**WORK TO COMPLETE:** Reproduce exactly the lines that run from the start of the records below to the line with "Bag Furla 704 kw super uk~31x13x21. Black", inclusive.

================

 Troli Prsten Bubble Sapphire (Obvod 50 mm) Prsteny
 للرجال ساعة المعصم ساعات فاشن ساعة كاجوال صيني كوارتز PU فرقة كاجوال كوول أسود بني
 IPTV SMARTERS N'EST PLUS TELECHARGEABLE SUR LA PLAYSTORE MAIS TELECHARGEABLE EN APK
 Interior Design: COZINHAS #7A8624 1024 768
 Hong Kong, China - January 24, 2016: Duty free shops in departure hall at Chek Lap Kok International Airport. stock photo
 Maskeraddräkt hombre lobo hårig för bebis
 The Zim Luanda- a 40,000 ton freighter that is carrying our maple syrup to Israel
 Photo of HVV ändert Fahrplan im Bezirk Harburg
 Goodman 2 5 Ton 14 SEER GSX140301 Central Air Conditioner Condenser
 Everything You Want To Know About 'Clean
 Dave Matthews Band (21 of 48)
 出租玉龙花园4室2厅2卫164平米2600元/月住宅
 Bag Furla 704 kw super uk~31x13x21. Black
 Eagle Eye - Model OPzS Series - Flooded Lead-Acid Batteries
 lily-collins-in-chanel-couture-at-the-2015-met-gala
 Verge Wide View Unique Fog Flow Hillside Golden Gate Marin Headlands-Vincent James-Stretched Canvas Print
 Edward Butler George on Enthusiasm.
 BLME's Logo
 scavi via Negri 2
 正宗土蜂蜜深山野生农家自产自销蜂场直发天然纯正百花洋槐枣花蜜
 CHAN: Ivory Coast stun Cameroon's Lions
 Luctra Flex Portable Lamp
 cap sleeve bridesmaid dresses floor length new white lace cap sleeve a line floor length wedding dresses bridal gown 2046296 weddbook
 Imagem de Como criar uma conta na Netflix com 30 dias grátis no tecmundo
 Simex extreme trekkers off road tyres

================

**SOLUTION FOR THIS PROBLEM:**
 Troli Prsten Bubble Sapphire (Obvod 50 mm) Prsteny
 للرجال ساعة المعصم ساعات فاشن ساعة كاجوال صيني كوارتز PU فرقة كاجوال كوول أسود بني
 IPTV SMARTERS N'EST PLUS TELECHARGEABLE SUR LA PLAYSTORE MAIS TELECHARGEABLE EN APK
 Interior Design: COZINHAS #7A8624 1024 768
 Hong Kong, China - January 24, 2016: Duty free shops in departure hall at Chek Lap Kok International Airport. stock photo
 Maskeraddräkt hombre lobo hårig för bebis
 The Zim Luanda- a 40,000 ton freighter that is carrying our maple syrup to Israel
 Photo of HVV ändert Fahrplan im Bezirk Harburg
 Goodman 2 5 Ton 14 SEER GSX140301 Central Air Conditioner Condenser
 Everything You Want To Know About 'Clean
 Dave Matthews Band (21 of 48)
 出租玉龙花园4室2厅2卫164平米2600元/月住宅
 Bag Furla 704 kw super uk~31x13x21. Black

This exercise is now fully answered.